Sports Leagues, ESPN Fight Google White Space Plan
May 2, 2008
An all-star lineup of sports leagues has weighed in on proposals for use of DTV white spaces, and the jocks don’t like the plans pushed by Google and others.
The NFL, Major League Baseball, NASCAR, NBA, NHL, NCAA, PGA Tour and ESPN joined to challenge the “beacon” plan supported by Google, and asked the FCC to remain focused on protecting wireless microphones from interference from new devices operating in white spaces.
In their joint filing with the FCC, the leagues and ESPN—the “Sports Technology Alliance"—called for the FCC to require technology companies that want to sell wireless white space devices to prove that their devices won’t interfere with wireless microphones, which already operate in white spaces.
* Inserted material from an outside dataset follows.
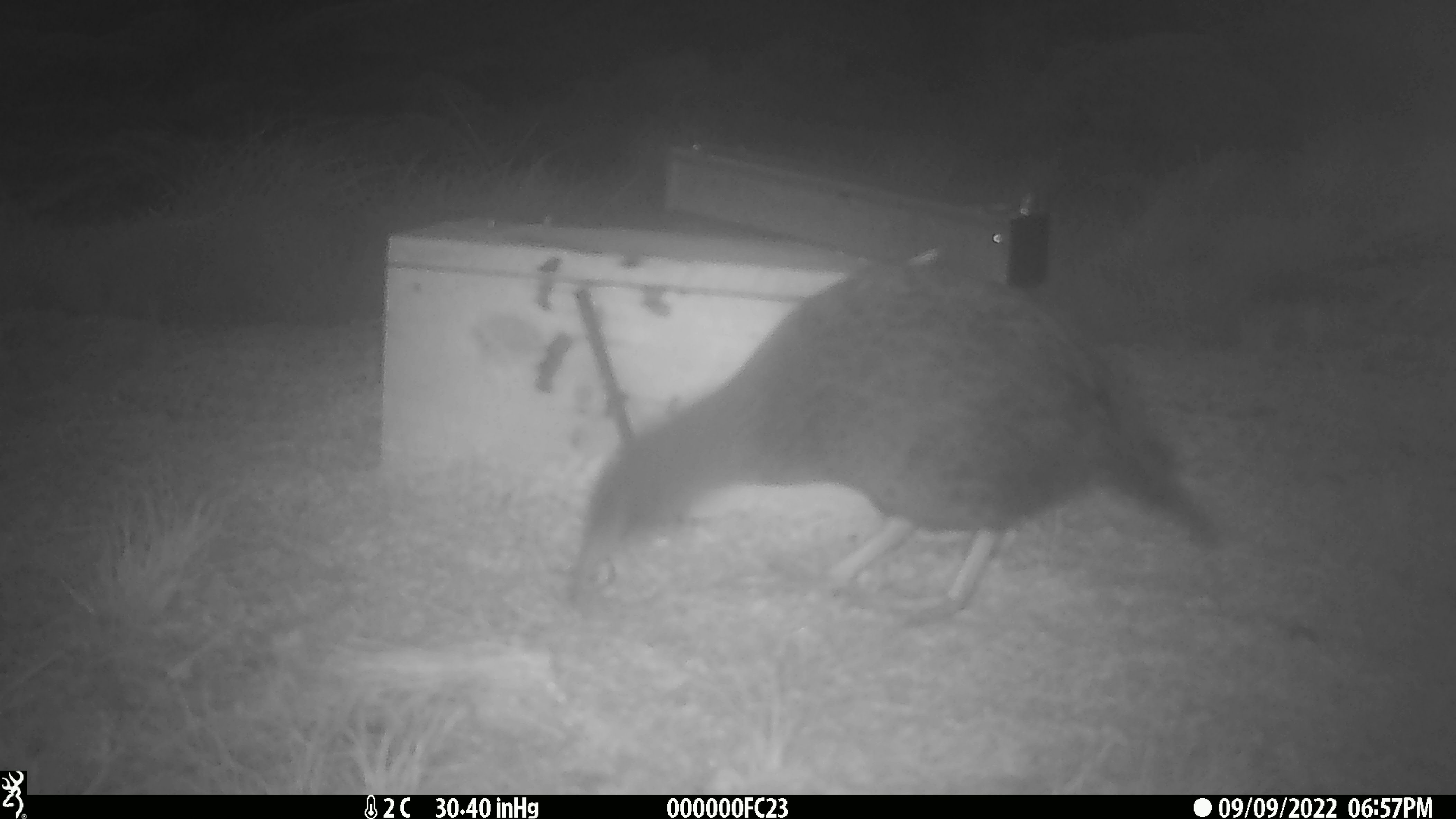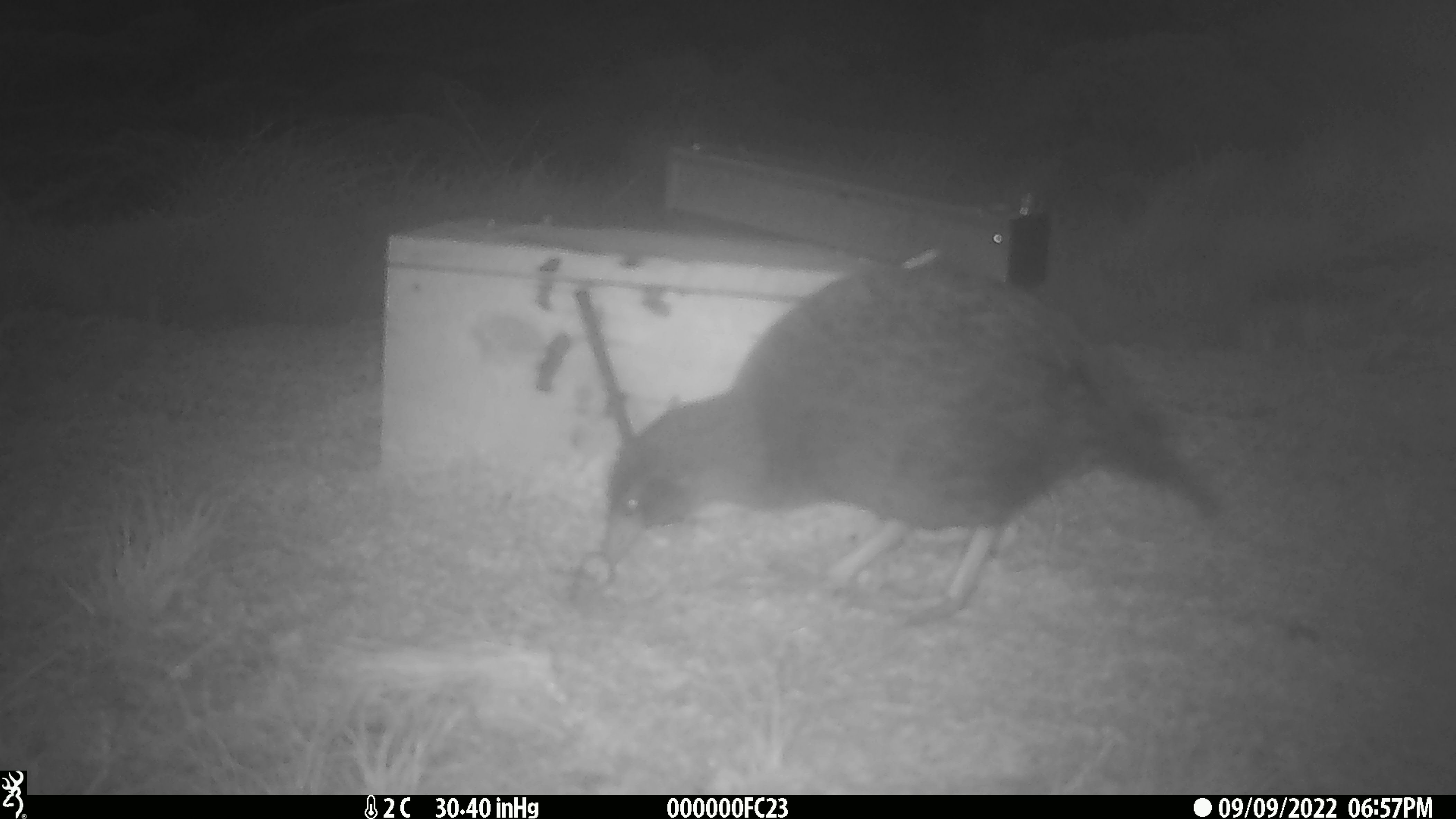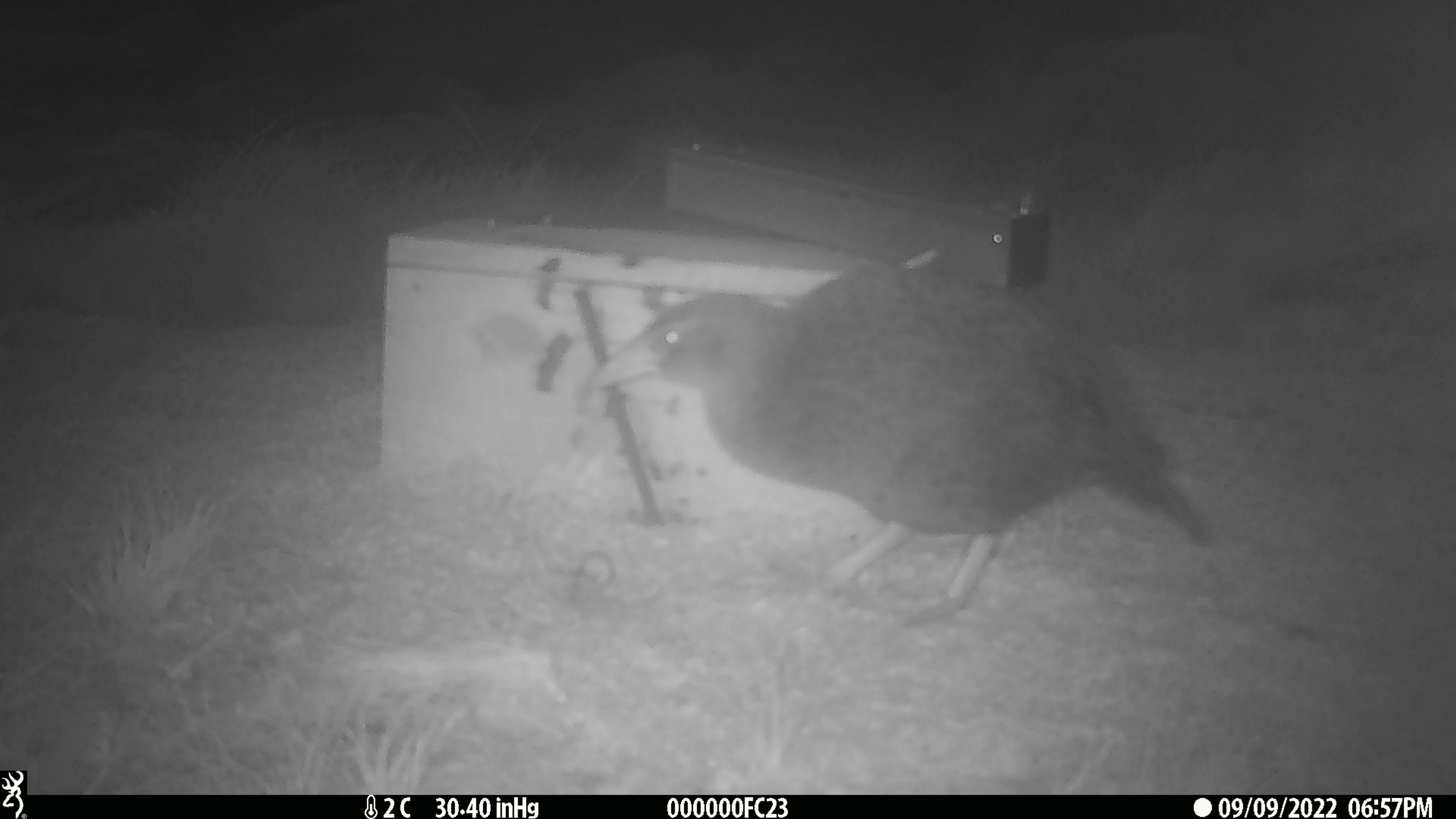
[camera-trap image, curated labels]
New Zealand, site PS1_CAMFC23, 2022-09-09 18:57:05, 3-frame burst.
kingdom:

“We are deeply troubled by the crippling disruption and harm that portable devices will cause to live sports events,” said Ken Kerschbaumer, executive director of the Sports Video Group, on behalf of the Sports Technology Alliance. “These devices could knock out wireless communications systems like headsets used by coaches and officials, microphones used by referees to announce penalties and calls, and microphones used by journalists to conduct interviews with athletes and coaches.”
Google’s plan calls for “beacons” that would stop white space device transmissions, and have devices rely on spectrum sensing technology for interference protection.
More than 300 wireless microphones are routinely used at large events like the Super Bowl, the Daytona 500, and the NCAA Basketball Championship Tournament, the alliance said.